Он-то хорошо понимал, что эти тяжеловесы такие разные, такие непохожие, не потратили зря еще ни одного мгновения, насытив каждое неуловимой, страстной борьбой. Она велась в каждом ложном движении, в каждом легком прикосновении перчаток, в каждой попытке провести удар и столь же осторожной защите.

Это видели боковые судьи. Недаром, напряженно всматриваясь в происходящее перед ним, так часто вытирал платком лицо и шею старейшина русского бокса, первый русский чемпион.

Странно, мне в этом бою советы были не нужны. Не понимаю, как догадался, что это так, Половиков? В перерывах он только яростно обмахивал меня полотенцем, молчал, вздыхал, глядел умоляюще.

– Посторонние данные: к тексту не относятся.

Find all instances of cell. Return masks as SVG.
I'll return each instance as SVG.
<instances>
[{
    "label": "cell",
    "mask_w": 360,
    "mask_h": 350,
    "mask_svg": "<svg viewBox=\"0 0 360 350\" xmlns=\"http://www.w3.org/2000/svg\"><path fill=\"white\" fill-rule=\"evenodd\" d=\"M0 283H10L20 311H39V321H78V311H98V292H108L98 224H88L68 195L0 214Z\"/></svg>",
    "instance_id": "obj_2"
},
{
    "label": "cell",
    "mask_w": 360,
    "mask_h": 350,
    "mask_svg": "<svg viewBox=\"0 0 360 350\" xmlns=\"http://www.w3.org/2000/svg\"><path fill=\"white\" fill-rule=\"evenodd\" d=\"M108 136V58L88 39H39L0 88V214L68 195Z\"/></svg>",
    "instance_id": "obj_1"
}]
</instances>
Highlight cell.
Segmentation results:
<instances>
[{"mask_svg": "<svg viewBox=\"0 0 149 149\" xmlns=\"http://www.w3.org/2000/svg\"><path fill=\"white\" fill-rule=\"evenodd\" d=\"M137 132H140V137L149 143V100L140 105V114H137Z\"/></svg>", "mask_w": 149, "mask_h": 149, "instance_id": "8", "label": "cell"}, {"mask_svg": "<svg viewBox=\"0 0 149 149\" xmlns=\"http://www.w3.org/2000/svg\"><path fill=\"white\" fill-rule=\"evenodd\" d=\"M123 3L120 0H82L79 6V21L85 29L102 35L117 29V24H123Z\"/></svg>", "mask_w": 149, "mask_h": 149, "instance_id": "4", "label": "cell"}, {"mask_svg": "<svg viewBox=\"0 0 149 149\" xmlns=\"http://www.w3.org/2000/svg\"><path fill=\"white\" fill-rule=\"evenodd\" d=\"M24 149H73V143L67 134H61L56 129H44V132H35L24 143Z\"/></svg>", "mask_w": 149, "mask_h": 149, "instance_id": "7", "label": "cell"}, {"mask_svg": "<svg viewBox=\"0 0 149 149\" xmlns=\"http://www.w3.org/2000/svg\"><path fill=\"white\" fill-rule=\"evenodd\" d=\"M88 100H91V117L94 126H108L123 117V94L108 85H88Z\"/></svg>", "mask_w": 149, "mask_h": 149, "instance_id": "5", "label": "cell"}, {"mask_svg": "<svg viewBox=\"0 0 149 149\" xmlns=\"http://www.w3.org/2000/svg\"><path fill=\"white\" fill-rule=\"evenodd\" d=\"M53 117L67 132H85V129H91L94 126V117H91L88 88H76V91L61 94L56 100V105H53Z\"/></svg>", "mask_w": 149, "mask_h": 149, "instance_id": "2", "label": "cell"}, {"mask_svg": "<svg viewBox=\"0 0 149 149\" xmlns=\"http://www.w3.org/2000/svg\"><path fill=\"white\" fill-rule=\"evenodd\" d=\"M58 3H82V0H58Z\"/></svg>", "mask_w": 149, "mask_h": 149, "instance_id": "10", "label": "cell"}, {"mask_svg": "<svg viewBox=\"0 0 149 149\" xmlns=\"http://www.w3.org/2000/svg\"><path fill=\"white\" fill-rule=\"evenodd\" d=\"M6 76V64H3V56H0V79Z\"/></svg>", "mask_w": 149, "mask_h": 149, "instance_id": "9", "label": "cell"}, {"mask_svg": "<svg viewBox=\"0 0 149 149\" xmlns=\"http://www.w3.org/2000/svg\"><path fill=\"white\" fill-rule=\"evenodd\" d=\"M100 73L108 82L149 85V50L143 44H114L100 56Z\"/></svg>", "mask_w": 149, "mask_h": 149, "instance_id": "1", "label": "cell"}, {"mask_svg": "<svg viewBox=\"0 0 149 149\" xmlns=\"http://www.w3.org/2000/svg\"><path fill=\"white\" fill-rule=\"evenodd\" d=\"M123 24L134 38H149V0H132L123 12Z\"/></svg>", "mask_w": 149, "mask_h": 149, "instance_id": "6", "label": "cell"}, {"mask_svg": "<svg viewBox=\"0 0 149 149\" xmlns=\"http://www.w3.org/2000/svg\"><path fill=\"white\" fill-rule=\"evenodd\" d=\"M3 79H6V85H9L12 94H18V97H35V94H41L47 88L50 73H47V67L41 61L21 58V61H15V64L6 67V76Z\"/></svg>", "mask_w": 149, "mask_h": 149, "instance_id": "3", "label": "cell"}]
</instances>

И снова завязывалась тихая, неуловимая, страстная борьба. И снова я становился ведущим в этой борьбе. Вдохновение, праздничность происходящего, неопадающий подъем душевный позволяли мне непрестанно предугадывать, а предугадав, предупреждать все намерения чемпиона.

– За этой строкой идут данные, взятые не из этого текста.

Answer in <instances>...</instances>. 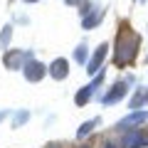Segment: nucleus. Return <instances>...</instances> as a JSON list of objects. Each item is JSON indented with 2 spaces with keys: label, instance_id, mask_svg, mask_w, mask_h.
Wrapping results in <instances>:
<instances>
[{
  "label": "nucleus",
  "instance_id": "1",
  "mask_svg": "<svg viewBox=\"0 0 148 148\" xmlns=\"http://www.w3.org/2000/svg\"><path fill=\"white\" fill-rule=\"evenodd\" d=\"M104 52H106V45H101V47L99 49H96V54H94V59H91V64H89V72H94V67H96V64H99L101 62V57H104Z\"/></svg>",
  "mask_w": 148,
  "mask_h": 148
},
{
  "label": "nucleus",
  "instance_id": "2",
  "mask_svg": "<svg viewBox=\"0 0 148 148\" xmlns=\"http://www.w3.org/2000/svg\"><path fill=\"white\" fill-rule=\"evenodd\" d=\"M54 77H64V62H54Z\"/></svg>",
  "mask_w": 148,
  "mask_h": 148
},
{
  "label": "nucleus",
  "instance_id": "3",
  "mask_svg": "<svg viewBox=\"0 0 148 148\" xmlns=\"http://www.w3.org/2000/svg\"><path fill=\"white\" fill-rule=\"evenodd\" d=\"M106 148H114V146H106Z\"/></svg>",
  "mask_w": 148,
  "mask_h": 148
}]
</instances>
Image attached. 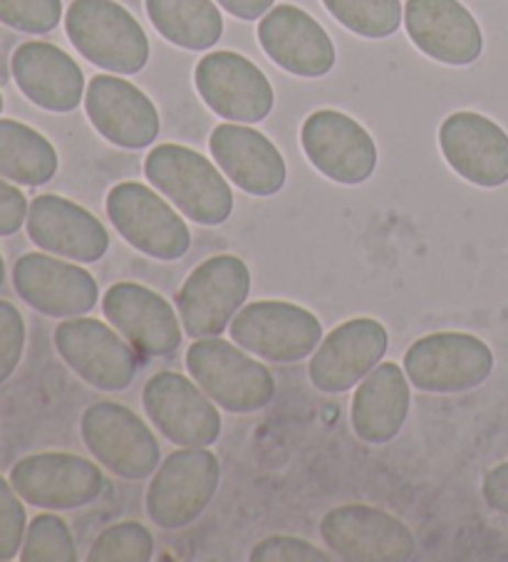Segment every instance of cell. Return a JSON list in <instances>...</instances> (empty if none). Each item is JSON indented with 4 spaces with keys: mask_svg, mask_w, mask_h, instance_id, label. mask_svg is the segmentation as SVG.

Вот он делает вид, будто хочет атаковать правой, без подготовки, но я уже вижу, понимаю: сейчас последует хлесткий боковой удар слева и я его не жду, я сам мгновенно посылаю первым чуть раньше два-три легких удара в голову, предупреждающих: «Вижу!..»

Вот он неожиданно делает скользящий шаг назад, выходит из дистанции, намереваясь показать, что сейчас вспыхнет мощная стремительная атака, мастером которой он слывет. В другой раз я, быть может, и поверил бы, растерялся, устремился вперед — задержать, укоротить расстояние, предотвратить сильнейшие, с дальней дистанции удары, серию ударов, возникающих слева и справа, неотразимых. Ринулся бы и попался, конечно. Точный, на отходе встречный прямой удар…

Сейчас я не верю. Не верю шагу назад и этим опущенным рукам. Хотя знаю, не верить тоже нельзя. Только этого и дожидается порой опытный боксер: не поверил — держись теперь! Ложные намерения в миг становятся истинными…

Я не верю и верю. Так будет точнее. Я смотрю на опущенные руки соперника и тоже скольжу назад в то мгновение, когда он может, должен броситься с первым ударом. Атака для него теперь невозможна. Шаповаленко взглядывает на меня. Мы встречаемся глазами, мы понимаем друг друга.

Так мы боксируем первый раунд. Так боксируем второй.

Шаповаленко вяловат. Это его удручает. Нет в движениях резкости, нот той взрывчатой стремительности, которая могла бы изменить эту ненужную ему, проигранную по мелочам, по едва приметным штрихам игру.

Шаповаленко все понимает и ничего не в состоянии сделать. Он знает, что я вижу это. Он чувствует себя усталым и не понимает, как теперь быть, потому что бой обмануть невозможно.

Последний раунд. Наверное, ему всерьез показалось: вот оно пришло наконец чувство хозяина. Быть может, зная, что только отчаянный бросок, короткое и страшное обострение боя еще могут спасти положение, он решает предпринять затяжной, стремительный штурм.

Он атакует. Зажав меня в угол, он быстро чередует удары. Эти удары тяжелы, громки, но ни резкости, ни силы в них нет. Они почти не достигают цели, много промахов. Они — на публику. Изголодавшаяся по настоящему, откровенному бою, публика встречает восторженно атаку чемпиона. Она моментально простила ему все, в чем он не был виноват: возраст, примелькавшиеся успехи… Наперебой строчат кинокамеры, голубой свет прожекторов ощутимым, весомым жаром рушится на голову и плечи.

Но мне все это на руку. И очень скоро Шаповаленко понимает свою ошибку. Ошибка непоправима. За минуту красивого, блистательного он должен расплатиться. Слишком много отдано. И — просчет. Отданного оказалось мало. Я не сломлен, нет. Я получил три или четыре тяжелых удара, но совеем нерезких, и они не произвели никакого впечатления. Они не привели ни к чему.